Ataxia with ocular motor apraxia type 1 (AOA1) is an autosomal recessive cerebellar ataxia (ARCA) associated with oculomotor apraxia, hypoalbuminaemia and hypercholesterolaemia. The gene APTX, which encodes aprataxin, has been identified recently. We studied a large series of 158 families with non‐Friedreich progressive ARCA. We identified 14 patients (nine families) with five different missense or truncating mutations in the aprataxin gene (W279X, A198V, D267G, W279R, IVS5+1), four of which were new. We determined the relative frequency of AOA1 which is 5%. Mutation carriers underwent detailed neurological, neuropsychological, electrophysiological, oculographic and biological examinations, as well as brain imaging. The mean age at onset was 6.8 ± 4.8 years (range 2–18 years). Cerebellar ataxia with cerebellar atrophy on MRI and severe axonal sensorimotor neuropathy were present in all patients.

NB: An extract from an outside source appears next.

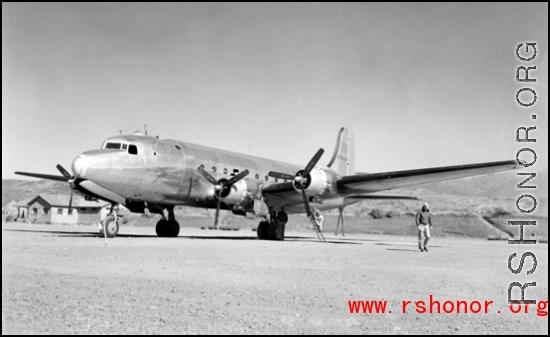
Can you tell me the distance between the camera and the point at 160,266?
886 cm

In contrast, oculomotor apraxia (86%), hypoalbuminaemia (83%) and hypercholesterolaemia (75%) were variable. Choreic movements were frequent at onset (79%), but disappeared in the course of the disease in most cases. However, a remarkably severe and persistent choreic phenotype was associated with one of the mutations (A198V). Cognitive impairment was always present. Ocular saccade initiation was normal, but their duration was increased by the succession of multiple hypometric saccades that could clinically be confused with ‘slow saccades’. We emphasize the phenotypic variability over the course of the disease. Cerebellar ataxia and/or chorea predominate at onset, but later on they are often partially masked by severe neuropathy, which is the most typical symptom in young adults. The presence of chorea, sensorimotor neuropathy, oculomotor anomalies, biological abnormalities, cerebellar atrophy on MRI and absence of the Babinski sign can help to distinguish AOA1 from Friedreich’s ataxia on a clinical basis. The frequency of chorea at onset suggests that this diagnosis should also be considered in children with chorea who do not carry the IT15 mutation responsible for Huntington’s disease.